Escape at Twilight by Vanessa Valencia, mixed media on canvas. The woman is running away from a circus tent, carrying only a birdcage and umbrella.
For someone who's never owned a bird, I have a bit of an obsession with birdcages. I was reminded of this today, when my friend Vanessa displayed a wonderful vintage birdcage given to her by her grandfather. At antique fairs, brocantes and flea markets in Paris, I am always on the lookout for vintage birdcages.
As you can see, birdcages are a recurring theme at our apartment: in Vanessa Valencia's painting (above); in Sandra Evertson's birdcage couture doll (below) and Madelyn Mulvaney's photograph of an open vintage birdcage. To me the latter represents freedom and wings to fly.
Birdcage Couture doll by Sandra Evertson, now residing in Paris.
Sandra Evertson's doll was cast in papier mache from a reproduction mould of an antique doll, with most materials at least 100 years old. Her hair is made of curly lambswool. The pale pink ostrich plume came from a Victorian hat, while vintage paste jewels and millinery flowers adorn the rim of her antique tart tin crown.
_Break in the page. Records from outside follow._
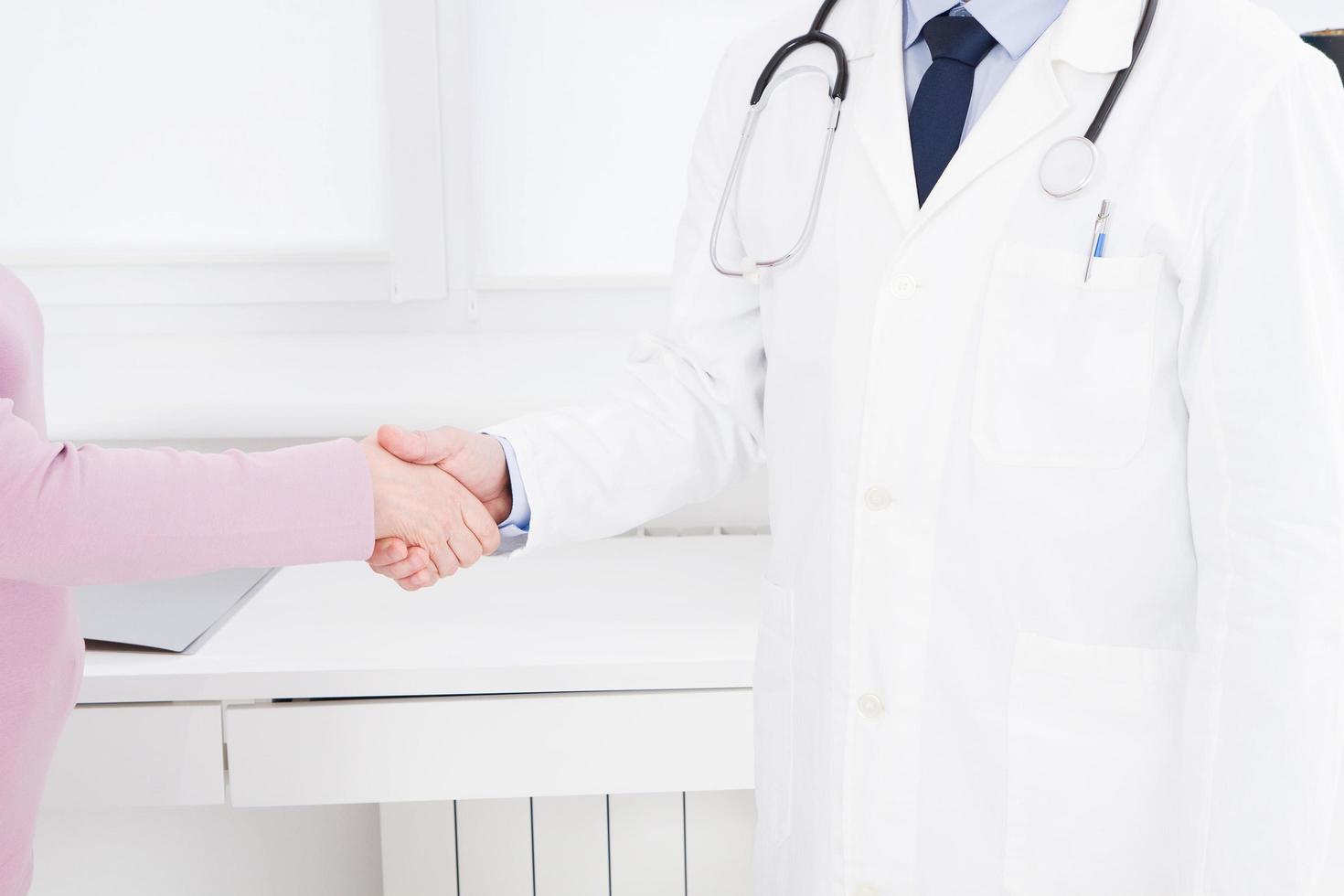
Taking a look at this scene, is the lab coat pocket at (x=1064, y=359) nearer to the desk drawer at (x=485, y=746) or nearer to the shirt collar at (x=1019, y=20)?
the shirt collar at (x=1019, y=20)

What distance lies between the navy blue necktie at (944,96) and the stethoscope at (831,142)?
0.07m

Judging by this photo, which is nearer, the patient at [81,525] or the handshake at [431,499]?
the patient at [81,525]

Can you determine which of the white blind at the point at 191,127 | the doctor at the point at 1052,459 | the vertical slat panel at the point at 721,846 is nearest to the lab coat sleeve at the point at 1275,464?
the doctor at the point at 1052,459

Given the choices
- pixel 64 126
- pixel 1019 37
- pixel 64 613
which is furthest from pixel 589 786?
pixel 64 126

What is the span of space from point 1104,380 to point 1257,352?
0.31 feet

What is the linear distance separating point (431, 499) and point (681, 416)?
0.81ft

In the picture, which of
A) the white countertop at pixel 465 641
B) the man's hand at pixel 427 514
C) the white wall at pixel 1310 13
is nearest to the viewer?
the man's hand at pixel 427 514

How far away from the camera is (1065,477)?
76cm

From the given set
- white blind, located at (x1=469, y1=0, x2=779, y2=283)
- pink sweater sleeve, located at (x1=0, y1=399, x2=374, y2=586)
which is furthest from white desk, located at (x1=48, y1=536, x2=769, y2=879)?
Result: white blind, located at (x1=469, y1=0, x2=779, y2=283)

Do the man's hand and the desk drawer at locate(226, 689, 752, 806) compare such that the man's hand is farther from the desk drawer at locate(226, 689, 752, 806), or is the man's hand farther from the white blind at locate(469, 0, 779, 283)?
the white blind at locate(469, 0, 779, 283)

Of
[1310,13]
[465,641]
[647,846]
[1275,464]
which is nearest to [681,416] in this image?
[465,641]

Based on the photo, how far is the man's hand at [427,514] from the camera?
3.38 ft

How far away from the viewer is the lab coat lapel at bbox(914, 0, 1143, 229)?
764 mm

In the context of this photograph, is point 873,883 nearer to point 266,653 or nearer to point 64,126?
point 266,653
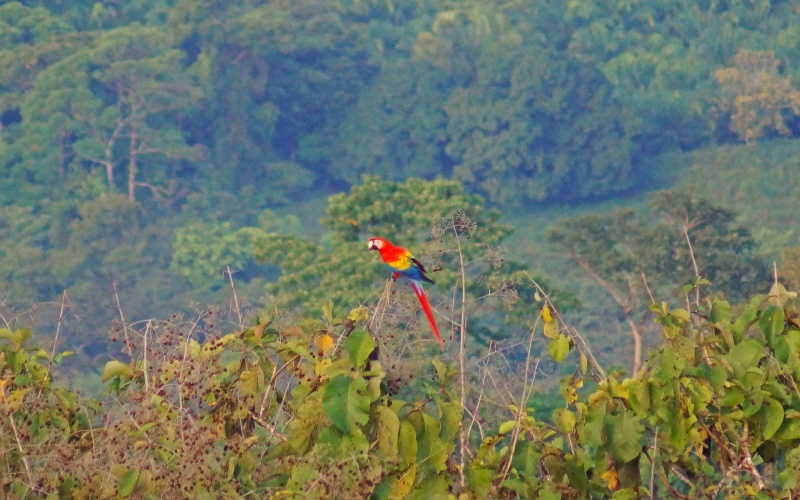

The bodice of her dress is made of passementerie from a French ball gown, circa 1870. The first flounce of her grand skirt is a vintage bread pudding mold, dusted with touches of baby blue. Her layered tulle skirt was hand-dyed from a white wedding petticoat. Tiny blue velvet flowers are sprinkled over the gown, while silk bows with gold trim enhance the ruffles. The bustle over her ruffles is made of blue silk. And the 1920s bird cage that is her "dress" probably held songbirds! Sandra used old curtain trim with small silk tassels to embellish freshwater pearl ropes gracing her skirt. Perched on its own swing inside the cage is a baby blue bird!
In the bottom of the cage, Sandra pasted a collage of copies of vintage floral wallpaper and a print from a 1779 book Gallerie des Modes et Costumes Francais depicting hair and hat styles of the period. Her "fainting fan" is made from a vintage copper wire Easter egg dying "spoon." It is trimmed with rose pink, curled feathers, antique lace and small blown glass pearls. Sandra suggests using the doll as a revolving display piece, filled with glass perfume bottles or porcelain dolls.
Madelyn Mulvaney's Michaelangelo photograph was a special gift.